The FBI has announced Wednesday that Turing Pharmaceutical CEO Martin Shkreli ran a multi-million dollar Ponzi scheme that “stole millions” from unsuspecting investors.
Shkreli, who ignited a national firestorm by overcharging the life-saving drug Daraprim in September, was arrest by Federal agents on allegations of securities fraud early Thursday morning.
“His plots were matched only by efforts to conceal the fraud, which led him to operate his companies, including a publicly traded company, as a Ponzi scheme, where he used the assets of the new entity to pay off debts from the old entity,” U.S. Attorney Robert Capers said in a press conference.
According to investigators, Shkreli founded several hedge fund companies since 2009, from which he used one to finance the other in a proverbial house of cards.
He was able to lie his way into finding new investors for new companies, while abandoning the others with an alleged promise to pay back the lost capital.
“Shkreli committed fraud in nearly every aspect of his hedge fund managing,” Andrew Cereseny of the Securities Exchange Commission said.
FBI Assistant Director-in-Charge Diego Rodriguez said that Shkreli targeted investors and retained their business by making several misrepresentations and omissions about key facts of the funds he managed.
In the end, Shkreli used a series of settlements and sham consulting agreements that resulted in investors suffering losses in excess of $11 million, according to Rodriguez.
Shkreli and his business crony who was also arrested, Evan L. Greebel, will each face a maximum prison sentence of 20 years if convicted. Authorities say the investigation was continuing and more forthcoming arrests are possible.

Given records:

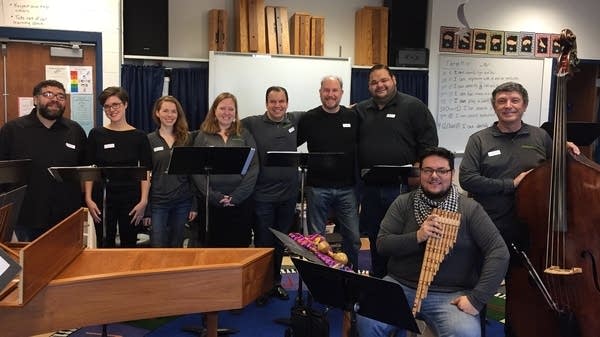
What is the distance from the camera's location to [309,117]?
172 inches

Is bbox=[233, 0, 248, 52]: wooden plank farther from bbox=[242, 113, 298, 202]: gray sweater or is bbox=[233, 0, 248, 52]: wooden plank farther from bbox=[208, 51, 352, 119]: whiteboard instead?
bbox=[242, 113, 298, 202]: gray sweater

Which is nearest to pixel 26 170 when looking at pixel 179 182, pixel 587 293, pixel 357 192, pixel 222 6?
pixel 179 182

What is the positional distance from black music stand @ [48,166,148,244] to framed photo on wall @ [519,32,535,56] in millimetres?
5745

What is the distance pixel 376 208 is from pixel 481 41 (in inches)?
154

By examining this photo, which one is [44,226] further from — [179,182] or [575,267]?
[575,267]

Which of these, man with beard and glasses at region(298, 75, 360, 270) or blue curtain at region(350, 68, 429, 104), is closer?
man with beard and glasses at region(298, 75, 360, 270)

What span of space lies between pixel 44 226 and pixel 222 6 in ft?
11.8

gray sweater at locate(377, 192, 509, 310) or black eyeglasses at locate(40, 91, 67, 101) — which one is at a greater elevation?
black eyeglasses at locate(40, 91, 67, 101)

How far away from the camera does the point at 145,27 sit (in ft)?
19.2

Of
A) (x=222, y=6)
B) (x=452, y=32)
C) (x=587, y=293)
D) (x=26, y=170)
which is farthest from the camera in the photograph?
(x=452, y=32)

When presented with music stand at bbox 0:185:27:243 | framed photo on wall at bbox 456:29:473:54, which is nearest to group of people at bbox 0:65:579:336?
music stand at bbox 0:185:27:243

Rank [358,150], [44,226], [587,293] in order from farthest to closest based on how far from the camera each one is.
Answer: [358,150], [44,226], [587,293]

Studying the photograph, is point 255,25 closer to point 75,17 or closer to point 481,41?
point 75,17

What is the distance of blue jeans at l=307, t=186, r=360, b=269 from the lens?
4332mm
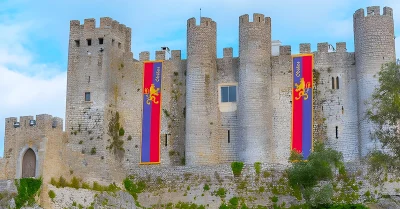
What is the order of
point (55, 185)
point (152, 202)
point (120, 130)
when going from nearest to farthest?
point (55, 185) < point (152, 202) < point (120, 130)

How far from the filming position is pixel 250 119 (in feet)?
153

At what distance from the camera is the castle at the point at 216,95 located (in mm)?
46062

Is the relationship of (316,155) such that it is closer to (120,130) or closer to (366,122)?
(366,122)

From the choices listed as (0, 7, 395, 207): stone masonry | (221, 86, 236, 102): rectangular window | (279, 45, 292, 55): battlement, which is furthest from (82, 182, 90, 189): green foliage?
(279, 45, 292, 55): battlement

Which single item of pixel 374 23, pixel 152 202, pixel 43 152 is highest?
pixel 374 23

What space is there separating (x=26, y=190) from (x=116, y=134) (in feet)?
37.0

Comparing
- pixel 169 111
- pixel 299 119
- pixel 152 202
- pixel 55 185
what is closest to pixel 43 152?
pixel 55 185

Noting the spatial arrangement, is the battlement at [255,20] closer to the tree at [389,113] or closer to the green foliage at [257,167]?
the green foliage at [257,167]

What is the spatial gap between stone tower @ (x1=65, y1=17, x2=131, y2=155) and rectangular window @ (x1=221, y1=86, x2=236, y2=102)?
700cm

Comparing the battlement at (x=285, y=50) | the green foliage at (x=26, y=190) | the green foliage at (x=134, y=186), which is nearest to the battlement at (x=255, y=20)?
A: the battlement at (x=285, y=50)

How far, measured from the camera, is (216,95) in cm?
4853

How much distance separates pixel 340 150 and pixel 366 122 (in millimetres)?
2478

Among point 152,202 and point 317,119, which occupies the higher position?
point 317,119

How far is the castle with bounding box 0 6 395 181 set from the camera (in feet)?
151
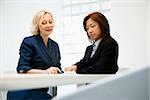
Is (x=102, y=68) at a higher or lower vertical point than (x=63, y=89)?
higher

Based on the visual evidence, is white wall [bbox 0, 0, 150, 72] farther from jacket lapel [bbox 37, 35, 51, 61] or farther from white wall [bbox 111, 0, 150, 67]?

Problem 1:
According to the Shkreli article, why did U.S. Attorney Robert Capers say Shkreli operated his companies as a Ponzi scheme?
Problem 2:
In the Shkreli article, how large were the investors' losses from the settlements and sham consulting agreements?
Problem 3:
Please reproduce the part of the Shkreli article starting with "In the end, Shkreli" and going on through "according to Rodriguez.".

Task output 1:
Capers said Shkreli used the assets of each new entity to pay off debts from the old entity. He also said this came from Shkreli's efforts to conceal the fraud.

Task output 2:
The losses were in excess of $11 million.

Task output 3:
In the end, Shkreli used a series of settlements and sham consulting agreements that resulted in investors suffering losses in excess of $11 million, according to Rodriguez.